Update signature open_dataset for API v2 (#4547)

aurghs · TheRed86 · alexamici · web-flow · commit ba989f65e800 · 2020-11-06T15:43:09.000+01:00
* add in api.open_dataset dispatching to stub apiv2

* remove in apiv2 check for input AbstractDataStore

* bugfix typo

* add kwarg engines in _get_backend_cls needed by apiv2

* add alpha support for h5netcdf

* style: clean not used code, modify some variable/function name

* Add ENGINES entry for cfgrib.

* Define function open_backend_dataset_cfgrib() to be used in apiv2.py.
Add necessary imports for this function.

* Apply black to check formatting.

* Apply black to check formatting.

* add dummy zarr apiv2 backend

* align apiv2.open_dataset to api.open_dataset

* remove unused extra_coords in open_backend_dataset_*

* remove extra_coords in open_backend_dataset_cfgrib

* transform zarr maybe_chunk and get_chunks in classmethod
- to be used in apiv2 without instantiate the object

* make alpha zarr apiv2 working

* refactor apiv2.open_dataset:
- modify signature
- move default setting inside backends

* move dataset_from_backend_dataset out of apiv2.open_dataset

* remove blank lines

* remove blank lines

* style

* Re-write error messages

* Fix code style

* Fix code style

* remove unused import

* replace warning with ValueError for not supported kwargs in backends

* change zarr.ZarStore.get_chunks into a static method

* group `backend_kwargs` and `kwargs` in `extra_tokes` argument in apiv2.dataset_from_backend_dataset`

* remove in open_backend_dayaset_${engine} signature kwarags and the related error message

* black

* Change signature of open_dataset function in apiv2 to include explicit decodings.

* Set an alias for chunks='auto'.

* Allign empty rows with previous version.

* reverse changes in chunks management

* move check on decoders from backends to open_dataset (apiv2)

* update documentation

* Change signature of open_dataset function in apiv2 to include explicit decodings.

* Set an alias for chunks='auto'.

+ + +

◆ **Set task a**
Using the commit message, decide whether each statement agrees with it: (i) alpha support was added for h5netcdf; (ii) the check on decoders was moved out of open_dataset and into the backends; (iii) a warning was replaced with a ValueError for kwargs the backends do not support. For each, answer yes or no and quote the deciding words.

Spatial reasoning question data
+ + +

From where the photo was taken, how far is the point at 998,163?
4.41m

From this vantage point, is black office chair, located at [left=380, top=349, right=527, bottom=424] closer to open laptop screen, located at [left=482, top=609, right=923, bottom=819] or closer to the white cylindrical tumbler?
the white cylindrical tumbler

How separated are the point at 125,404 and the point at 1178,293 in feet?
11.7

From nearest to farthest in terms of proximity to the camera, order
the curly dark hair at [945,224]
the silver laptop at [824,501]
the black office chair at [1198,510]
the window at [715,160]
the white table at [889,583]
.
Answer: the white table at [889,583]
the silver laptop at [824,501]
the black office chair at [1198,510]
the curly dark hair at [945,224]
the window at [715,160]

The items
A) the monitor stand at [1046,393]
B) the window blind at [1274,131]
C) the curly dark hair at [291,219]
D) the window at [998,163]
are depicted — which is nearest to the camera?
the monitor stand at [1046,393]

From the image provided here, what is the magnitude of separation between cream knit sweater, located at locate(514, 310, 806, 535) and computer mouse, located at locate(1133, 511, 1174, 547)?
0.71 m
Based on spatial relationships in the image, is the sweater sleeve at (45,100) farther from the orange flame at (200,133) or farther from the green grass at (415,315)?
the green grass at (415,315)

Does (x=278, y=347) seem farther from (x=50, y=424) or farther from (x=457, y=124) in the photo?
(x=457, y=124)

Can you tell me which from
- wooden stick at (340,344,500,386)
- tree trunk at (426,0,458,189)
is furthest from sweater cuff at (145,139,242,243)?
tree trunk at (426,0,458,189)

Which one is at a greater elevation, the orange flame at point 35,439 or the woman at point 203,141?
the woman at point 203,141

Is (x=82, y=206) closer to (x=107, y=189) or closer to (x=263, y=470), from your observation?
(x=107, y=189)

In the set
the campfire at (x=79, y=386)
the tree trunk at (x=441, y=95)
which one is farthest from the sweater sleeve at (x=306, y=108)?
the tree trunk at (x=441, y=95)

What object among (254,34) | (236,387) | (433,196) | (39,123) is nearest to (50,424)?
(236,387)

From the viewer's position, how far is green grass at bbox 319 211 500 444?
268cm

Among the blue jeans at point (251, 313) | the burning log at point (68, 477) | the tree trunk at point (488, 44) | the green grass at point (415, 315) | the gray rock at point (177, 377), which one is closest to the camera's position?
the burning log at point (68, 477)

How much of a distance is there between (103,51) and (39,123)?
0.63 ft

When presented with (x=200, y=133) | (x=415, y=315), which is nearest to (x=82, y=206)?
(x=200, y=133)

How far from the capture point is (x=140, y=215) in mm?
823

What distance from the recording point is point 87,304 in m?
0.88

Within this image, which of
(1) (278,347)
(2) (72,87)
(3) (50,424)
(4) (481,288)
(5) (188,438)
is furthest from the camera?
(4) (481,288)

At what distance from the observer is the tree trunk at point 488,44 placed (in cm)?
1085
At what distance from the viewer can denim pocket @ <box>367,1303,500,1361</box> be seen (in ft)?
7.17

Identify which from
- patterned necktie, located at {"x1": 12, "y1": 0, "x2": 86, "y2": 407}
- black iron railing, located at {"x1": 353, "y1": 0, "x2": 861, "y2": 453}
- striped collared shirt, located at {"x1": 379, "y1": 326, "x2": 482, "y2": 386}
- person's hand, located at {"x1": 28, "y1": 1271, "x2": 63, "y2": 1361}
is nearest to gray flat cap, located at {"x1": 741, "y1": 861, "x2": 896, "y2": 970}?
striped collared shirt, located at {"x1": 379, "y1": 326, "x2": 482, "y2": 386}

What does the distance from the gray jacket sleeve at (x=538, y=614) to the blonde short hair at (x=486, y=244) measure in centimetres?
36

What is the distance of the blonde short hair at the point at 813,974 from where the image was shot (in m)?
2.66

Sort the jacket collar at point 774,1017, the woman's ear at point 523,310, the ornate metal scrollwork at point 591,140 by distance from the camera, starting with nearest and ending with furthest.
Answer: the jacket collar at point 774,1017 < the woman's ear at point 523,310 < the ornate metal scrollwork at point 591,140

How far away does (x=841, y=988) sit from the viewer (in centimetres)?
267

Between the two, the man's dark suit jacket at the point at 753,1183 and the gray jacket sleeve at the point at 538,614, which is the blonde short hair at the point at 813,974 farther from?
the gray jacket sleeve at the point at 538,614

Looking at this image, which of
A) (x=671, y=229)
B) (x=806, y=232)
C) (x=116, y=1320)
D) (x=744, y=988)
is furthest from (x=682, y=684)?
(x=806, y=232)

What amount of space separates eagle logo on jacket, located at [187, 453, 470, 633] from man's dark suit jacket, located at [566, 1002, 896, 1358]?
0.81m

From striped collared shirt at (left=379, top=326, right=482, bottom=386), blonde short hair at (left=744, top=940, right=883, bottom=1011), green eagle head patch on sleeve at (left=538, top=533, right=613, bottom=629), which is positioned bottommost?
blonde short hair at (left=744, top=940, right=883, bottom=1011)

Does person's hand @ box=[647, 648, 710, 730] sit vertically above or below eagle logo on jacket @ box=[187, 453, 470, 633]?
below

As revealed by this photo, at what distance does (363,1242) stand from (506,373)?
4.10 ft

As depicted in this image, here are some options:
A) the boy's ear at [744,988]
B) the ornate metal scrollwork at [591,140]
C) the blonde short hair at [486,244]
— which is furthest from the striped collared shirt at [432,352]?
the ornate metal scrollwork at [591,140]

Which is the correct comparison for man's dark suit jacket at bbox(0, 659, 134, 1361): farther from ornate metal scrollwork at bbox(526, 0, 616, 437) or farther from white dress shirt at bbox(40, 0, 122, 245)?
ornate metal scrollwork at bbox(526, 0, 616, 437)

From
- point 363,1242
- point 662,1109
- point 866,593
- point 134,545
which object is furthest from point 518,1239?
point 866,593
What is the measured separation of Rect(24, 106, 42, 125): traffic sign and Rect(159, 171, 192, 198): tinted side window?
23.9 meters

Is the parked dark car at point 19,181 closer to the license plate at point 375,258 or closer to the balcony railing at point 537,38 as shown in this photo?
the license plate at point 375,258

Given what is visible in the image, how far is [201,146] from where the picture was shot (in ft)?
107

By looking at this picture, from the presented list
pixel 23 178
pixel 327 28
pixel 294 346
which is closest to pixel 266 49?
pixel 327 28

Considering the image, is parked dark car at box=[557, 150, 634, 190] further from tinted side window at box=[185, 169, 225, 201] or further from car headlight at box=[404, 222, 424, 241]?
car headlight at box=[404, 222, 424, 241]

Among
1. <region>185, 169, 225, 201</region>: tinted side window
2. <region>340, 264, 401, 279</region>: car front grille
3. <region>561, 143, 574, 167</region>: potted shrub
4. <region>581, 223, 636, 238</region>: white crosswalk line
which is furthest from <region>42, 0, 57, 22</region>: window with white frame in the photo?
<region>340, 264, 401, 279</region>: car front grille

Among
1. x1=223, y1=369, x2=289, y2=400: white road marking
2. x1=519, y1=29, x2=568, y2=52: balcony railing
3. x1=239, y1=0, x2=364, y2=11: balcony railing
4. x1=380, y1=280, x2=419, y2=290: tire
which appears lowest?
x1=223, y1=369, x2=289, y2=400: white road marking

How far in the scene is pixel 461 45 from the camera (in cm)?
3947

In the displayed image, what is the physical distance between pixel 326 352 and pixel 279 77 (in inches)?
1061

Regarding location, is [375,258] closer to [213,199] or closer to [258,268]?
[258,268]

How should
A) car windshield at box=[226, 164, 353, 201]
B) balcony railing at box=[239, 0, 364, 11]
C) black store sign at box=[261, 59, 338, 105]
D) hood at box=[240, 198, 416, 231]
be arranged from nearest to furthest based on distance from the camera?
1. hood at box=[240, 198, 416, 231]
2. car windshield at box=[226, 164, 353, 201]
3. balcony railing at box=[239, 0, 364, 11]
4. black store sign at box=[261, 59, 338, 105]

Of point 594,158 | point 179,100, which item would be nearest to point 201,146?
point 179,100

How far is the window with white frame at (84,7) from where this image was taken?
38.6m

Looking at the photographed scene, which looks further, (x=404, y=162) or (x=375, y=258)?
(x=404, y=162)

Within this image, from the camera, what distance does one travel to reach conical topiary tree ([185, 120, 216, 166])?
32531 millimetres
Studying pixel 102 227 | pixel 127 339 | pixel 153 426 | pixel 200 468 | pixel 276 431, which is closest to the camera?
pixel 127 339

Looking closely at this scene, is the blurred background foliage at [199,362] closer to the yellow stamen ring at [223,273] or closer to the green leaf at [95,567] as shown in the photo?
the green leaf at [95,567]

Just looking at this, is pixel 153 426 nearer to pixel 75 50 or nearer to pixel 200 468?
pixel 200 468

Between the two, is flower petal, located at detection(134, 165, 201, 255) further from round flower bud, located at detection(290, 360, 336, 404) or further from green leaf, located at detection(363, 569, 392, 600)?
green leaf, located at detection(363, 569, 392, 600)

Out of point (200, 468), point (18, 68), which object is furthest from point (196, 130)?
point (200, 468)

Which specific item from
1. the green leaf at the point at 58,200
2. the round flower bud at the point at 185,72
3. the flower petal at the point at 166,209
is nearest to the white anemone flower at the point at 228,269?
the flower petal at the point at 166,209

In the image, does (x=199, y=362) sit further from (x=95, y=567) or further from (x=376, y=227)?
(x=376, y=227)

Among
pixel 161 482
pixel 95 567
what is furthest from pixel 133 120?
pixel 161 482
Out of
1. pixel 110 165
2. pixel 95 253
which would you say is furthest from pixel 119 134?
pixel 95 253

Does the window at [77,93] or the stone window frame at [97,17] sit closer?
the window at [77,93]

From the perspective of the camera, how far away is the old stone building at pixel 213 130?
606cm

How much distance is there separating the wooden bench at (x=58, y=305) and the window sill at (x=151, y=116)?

+ + +

◆ **Set task b**
Pull out every line of the entries above that contains the word "object".

◆ **Correct output a**
(i) Yes: "add alpha support for h5netcdf"
(ii) No: "move check on decoders from backends to open_dataset (apiv2)"
(iii) Yes: "replace warning with ValueError for not supported kwargs in backends"

◆ **Correct output b**
What object among (254,34) | (236,387) | (433,196) | (39,123) is nearest to (50,424)?
which object is furthest from point 518,1239?
Out of point (200, 468), point (18, 68), which object is furthest from point (196, 130)?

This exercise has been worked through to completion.